Des enjeux qui dépassent les frontières nationales
Dans un contexte géopolitique préoccupant, où les tensions s’expriment également par des moyens numériques, les cyberattaques sont partie intégrante de la guerre dite hybride. Ces deux affaires tracent une ligne de front mouvante entre cybersécurité et criminalité économique. La cyberattaque contre l’institution « La Poste » illustre combien les infrastructures numériques modernes sont des cibles, capables de perturber des services essentiels à grande échelle.

Les défis que rencontrent les gouvernements pour protéger leurs citoyens, leurs données ainsi que les entreprises contre des acteurs qui opèrent à l’échelle internationale sont multiples.
L’affaire géorgienne rappelle que la criminalité liée aux télécommunications et aux technologies peut bénéficier de complicités internes. Ce même à des niveaux élevés de l’appareil d’État, ce qui fragilise la confiance dans les institutions.
« L’enquête, basée sur 1,9 téraoctet de données divulguées obtenues par SVT, a identifié deux réseaux de centres d’appels frauduleux opérant en provenance d’Israël, d’Europe de l’Est et de Géorgie », explique l’OCCRP.
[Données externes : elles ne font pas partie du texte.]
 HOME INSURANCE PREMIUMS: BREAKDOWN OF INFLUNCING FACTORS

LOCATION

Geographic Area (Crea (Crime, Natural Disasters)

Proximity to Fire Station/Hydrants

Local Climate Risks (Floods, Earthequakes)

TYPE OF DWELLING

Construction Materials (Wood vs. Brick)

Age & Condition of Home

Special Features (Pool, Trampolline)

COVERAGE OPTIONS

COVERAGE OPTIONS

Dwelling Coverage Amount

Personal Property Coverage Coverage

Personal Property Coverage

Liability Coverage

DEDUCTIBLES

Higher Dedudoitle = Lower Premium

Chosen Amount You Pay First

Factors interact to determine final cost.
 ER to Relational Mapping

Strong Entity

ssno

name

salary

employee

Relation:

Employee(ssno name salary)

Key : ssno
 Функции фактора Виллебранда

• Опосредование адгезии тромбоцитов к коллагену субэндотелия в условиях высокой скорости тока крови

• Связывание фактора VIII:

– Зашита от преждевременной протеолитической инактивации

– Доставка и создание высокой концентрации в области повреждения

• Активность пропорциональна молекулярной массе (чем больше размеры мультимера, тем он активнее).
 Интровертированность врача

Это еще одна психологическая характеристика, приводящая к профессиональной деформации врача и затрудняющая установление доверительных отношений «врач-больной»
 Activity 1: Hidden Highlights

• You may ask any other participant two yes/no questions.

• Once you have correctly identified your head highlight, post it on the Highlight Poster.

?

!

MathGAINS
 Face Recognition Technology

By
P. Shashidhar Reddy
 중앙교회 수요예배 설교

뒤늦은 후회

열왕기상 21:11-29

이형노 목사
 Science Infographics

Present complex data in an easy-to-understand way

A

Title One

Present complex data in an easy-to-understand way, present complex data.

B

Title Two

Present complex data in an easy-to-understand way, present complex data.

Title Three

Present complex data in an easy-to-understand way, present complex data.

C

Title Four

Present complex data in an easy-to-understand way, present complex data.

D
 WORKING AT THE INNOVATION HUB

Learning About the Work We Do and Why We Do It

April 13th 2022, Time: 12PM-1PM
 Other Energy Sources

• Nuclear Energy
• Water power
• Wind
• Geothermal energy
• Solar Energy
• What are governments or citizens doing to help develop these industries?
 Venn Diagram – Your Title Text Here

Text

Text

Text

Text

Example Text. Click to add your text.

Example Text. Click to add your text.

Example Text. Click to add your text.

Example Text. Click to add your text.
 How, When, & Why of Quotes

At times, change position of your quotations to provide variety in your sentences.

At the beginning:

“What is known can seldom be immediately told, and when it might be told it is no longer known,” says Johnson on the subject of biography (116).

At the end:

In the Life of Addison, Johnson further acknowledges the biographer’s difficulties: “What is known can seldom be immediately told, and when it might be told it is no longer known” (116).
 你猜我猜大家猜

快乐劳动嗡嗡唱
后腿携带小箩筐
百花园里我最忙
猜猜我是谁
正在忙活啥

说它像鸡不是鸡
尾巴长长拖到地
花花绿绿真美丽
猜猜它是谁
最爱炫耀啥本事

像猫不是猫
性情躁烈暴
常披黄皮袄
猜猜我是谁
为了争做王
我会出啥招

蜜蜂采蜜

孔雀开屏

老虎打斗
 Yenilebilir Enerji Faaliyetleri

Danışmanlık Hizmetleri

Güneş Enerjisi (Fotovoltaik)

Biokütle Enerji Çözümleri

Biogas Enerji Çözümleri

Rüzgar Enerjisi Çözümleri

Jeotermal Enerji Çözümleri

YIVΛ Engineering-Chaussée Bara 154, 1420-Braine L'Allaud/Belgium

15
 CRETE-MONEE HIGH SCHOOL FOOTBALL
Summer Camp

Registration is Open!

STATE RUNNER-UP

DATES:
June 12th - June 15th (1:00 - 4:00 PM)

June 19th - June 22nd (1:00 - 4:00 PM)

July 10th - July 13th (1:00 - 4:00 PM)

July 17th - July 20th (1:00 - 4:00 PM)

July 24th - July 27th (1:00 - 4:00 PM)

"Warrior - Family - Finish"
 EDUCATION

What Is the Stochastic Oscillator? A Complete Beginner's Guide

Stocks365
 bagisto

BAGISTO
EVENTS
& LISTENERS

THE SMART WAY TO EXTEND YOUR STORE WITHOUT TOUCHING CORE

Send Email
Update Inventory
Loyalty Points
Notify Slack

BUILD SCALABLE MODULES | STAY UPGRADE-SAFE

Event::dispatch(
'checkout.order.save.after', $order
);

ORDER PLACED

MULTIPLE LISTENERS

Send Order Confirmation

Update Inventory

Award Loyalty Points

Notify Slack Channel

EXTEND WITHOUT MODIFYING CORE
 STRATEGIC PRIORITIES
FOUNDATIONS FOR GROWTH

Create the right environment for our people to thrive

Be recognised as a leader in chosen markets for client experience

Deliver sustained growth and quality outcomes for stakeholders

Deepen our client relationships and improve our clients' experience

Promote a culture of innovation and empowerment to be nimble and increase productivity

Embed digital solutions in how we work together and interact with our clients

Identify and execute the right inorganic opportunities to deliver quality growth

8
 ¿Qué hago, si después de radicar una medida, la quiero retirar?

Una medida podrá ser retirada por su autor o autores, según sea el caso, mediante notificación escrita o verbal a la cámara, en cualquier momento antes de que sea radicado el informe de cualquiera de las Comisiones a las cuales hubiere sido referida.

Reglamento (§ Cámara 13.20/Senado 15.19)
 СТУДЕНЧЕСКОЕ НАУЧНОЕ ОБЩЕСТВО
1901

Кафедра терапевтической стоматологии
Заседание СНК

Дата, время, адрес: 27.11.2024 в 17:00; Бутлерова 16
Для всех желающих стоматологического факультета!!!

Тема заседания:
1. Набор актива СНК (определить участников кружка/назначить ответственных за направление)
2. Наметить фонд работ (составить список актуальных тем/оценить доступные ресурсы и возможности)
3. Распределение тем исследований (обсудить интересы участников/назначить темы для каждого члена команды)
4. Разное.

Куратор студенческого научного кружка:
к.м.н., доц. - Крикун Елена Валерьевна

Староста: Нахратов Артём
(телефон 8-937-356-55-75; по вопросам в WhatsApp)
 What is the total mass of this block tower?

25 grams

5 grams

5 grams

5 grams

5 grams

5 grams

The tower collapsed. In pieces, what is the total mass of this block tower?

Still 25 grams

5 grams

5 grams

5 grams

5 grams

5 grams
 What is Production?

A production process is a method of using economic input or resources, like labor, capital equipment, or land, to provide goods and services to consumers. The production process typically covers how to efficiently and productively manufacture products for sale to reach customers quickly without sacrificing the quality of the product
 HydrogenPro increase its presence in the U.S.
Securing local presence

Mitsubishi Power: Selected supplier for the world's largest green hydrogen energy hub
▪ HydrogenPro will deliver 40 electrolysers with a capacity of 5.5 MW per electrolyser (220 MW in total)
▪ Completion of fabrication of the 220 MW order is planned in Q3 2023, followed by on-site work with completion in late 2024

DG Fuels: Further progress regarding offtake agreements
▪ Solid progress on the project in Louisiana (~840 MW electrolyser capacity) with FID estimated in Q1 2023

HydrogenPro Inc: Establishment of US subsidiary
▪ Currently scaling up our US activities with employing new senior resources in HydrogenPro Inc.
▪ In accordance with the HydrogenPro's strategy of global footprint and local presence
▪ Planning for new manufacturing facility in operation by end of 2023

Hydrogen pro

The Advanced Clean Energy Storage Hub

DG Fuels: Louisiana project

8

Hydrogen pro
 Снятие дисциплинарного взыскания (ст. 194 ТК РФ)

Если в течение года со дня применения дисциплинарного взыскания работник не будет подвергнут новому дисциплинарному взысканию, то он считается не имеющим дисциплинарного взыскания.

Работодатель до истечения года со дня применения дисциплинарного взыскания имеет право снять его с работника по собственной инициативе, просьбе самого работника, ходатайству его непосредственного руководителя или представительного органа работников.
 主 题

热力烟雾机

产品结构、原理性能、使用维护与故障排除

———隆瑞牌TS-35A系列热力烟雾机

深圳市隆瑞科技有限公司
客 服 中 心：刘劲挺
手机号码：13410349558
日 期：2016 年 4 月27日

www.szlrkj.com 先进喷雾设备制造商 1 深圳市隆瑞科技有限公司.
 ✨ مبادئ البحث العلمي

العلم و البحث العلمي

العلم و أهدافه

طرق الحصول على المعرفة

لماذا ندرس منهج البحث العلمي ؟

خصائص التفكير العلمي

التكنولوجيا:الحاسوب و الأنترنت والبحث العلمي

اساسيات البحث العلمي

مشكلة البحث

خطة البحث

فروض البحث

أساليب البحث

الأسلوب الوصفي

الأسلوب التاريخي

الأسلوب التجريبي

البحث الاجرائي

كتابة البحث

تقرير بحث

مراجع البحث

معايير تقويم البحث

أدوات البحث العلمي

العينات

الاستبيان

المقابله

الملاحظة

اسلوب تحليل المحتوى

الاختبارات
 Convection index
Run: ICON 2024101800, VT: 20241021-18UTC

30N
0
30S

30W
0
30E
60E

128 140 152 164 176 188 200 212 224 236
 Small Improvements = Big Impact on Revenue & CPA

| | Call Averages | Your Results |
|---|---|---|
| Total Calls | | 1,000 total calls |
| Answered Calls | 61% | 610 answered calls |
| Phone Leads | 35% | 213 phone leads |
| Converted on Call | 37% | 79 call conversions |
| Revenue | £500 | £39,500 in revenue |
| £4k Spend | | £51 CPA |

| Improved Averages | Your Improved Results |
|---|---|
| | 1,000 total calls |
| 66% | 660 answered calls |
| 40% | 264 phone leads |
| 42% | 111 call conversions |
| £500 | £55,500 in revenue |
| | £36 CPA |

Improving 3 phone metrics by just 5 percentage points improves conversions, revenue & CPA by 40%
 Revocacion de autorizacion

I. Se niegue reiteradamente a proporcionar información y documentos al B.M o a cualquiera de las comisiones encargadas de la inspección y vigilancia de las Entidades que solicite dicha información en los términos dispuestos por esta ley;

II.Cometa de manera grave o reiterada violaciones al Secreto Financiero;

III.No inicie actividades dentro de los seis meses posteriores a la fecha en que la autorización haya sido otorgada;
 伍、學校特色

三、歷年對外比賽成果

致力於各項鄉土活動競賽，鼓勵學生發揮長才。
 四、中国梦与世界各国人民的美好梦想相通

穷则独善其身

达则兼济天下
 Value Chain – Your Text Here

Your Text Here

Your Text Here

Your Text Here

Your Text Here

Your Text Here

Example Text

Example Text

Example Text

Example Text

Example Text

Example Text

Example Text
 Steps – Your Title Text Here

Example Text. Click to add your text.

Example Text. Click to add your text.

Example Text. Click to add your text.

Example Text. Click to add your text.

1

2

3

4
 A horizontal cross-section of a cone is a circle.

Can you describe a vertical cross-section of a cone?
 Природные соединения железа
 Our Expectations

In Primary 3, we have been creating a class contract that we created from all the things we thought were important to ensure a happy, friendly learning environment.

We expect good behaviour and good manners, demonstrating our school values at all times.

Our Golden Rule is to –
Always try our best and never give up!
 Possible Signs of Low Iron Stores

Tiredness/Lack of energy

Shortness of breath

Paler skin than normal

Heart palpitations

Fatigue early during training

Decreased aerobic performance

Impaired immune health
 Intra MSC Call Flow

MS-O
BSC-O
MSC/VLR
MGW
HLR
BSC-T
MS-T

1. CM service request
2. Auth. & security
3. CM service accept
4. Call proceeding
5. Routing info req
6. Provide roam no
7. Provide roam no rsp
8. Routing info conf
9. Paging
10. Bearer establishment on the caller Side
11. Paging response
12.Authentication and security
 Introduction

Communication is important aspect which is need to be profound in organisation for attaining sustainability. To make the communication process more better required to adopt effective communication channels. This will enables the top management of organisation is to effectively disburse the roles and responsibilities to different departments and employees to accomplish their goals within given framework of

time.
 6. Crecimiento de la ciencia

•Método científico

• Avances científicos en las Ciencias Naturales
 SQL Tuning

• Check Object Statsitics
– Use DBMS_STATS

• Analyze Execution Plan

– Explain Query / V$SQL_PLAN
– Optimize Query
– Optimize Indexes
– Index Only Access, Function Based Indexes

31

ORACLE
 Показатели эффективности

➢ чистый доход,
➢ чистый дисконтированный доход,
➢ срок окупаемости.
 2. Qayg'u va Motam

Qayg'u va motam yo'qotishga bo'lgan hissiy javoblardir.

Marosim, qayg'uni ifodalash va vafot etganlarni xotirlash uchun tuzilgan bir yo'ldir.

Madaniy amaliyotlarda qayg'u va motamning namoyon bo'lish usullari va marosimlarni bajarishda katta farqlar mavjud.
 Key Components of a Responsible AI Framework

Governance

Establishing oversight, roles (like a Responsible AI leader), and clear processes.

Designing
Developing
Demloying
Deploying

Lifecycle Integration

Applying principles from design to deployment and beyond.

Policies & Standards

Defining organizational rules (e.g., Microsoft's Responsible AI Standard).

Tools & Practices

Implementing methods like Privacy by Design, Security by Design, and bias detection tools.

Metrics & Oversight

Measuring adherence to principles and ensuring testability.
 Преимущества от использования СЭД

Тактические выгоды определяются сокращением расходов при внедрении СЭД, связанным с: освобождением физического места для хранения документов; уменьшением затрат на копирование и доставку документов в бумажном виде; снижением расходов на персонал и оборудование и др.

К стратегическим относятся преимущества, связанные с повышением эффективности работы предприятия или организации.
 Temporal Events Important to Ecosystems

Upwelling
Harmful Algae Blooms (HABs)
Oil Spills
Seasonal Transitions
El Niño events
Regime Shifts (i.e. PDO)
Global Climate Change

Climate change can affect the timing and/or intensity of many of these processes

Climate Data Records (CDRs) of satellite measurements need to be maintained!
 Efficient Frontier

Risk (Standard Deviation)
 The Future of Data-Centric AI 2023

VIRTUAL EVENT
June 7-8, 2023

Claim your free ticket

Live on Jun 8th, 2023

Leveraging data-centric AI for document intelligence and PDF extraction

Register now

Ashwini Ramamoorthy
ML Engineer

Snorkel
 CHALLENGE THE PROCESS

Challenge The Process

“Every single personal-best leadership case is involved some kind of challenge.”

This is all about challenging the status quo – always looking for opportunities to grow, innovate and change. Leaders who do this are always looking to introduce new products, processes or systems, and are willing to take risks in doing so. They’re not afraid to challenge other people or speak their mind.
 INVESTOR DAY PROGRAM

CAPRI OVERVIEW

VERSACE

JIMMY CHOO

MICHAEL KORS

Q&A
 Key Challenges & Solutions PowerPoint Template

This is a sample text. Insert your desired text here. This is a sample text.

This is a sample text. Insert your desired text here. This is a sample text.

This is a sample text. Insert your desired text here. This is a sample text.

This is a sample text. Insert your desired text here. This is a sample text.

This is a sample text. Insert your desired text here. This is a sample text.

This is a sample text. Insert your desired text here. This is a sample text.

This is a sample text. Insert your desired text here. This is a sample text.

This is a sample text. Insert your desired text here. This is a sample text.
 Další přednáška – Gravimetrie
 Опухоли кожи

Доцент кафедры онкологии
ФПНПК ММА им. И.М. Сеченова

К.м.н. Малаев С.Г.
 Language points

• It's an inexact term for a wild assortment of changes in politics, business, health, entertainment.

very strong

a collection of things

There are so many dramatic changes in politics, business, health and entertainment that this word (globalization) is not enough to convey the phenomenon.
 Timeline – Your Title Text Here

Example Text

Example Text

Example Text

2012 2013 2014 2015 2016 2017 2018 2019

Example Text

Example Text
(Crédits : Fernando Arcos/Pexels)
Tout devient une arme. Le doute permet la manipulation des foules, elle devient par sa destruction une arme de propagande, ou des théories du complot deviennent des vérités. Parallèlement, des affaires comme celle de Géorgie illustrent la frontière entre crimes économiques. Tant et si bien que la frontière séparant corruption et cybersécurité s’étiole et devient floue.